You can run the entire PersonaForge stack (PostgreSQL, Redis, Backend, Frontend, and Worker) using Docker Compose:

```bash
# Create a .env file with your API keys
cp .env.example .env

# Start the services
docker-compose up --build
```

## CI/CD Integration

PersonaForge is designed to be part of your development workflow. The repository includes a GitHub Action template in .github/workflows/ci.yml that:
1. Runs unit tests.
2. Initializes the PersonaForge environment.
3. Executes a CI quality gate check against your scenarios.

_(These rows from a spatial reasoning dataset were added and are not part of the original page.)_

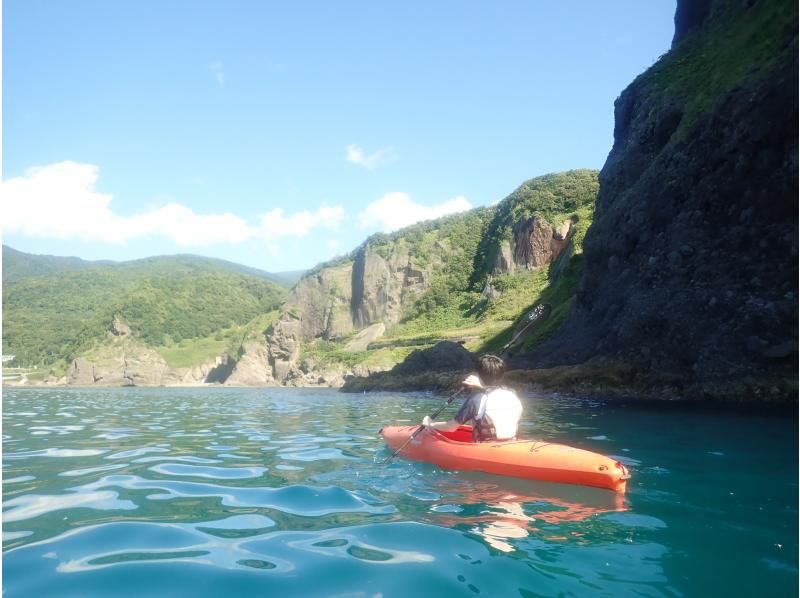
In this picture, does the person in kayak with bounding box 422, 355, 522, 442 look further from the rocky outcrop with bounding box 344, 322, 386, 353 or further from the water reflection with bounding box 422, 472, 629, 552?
the rocky outcrop with bounding box 344, 322, 386, 353

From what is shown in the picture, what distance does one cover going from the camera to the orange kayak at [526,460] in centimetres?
693

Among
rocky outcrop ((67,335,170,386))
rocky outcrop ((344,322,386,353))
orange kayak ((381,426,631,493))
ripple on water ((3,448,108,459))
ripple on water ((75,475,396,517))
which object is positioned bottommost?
rocky outcrop ((67,335,170,386))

To use this, add GOOGLE_API_KEY and ELEVENLABS_API_KEY to your GitHub repository secrets.

## Architecture

PersonaForge is built with a modular, provider-first architecture:
- **FastAPI / SQLModel:** High-performance backend with PostgreSQL.
- **Gemini 3.1 Flash Lite:** Ultra-low latency LLM reasoning for customer actions and judging.
- **ElevenLabs ConvAI:** Direct WebSocket integration for voice interaction.
- **Redis / RQ:** Asynchronous task processing for large-scale test suites.

## License

This project is licensed under the MIT License - see the [LICENSE](LICENSE) file for details.

---

Built for the future of Conversational AI.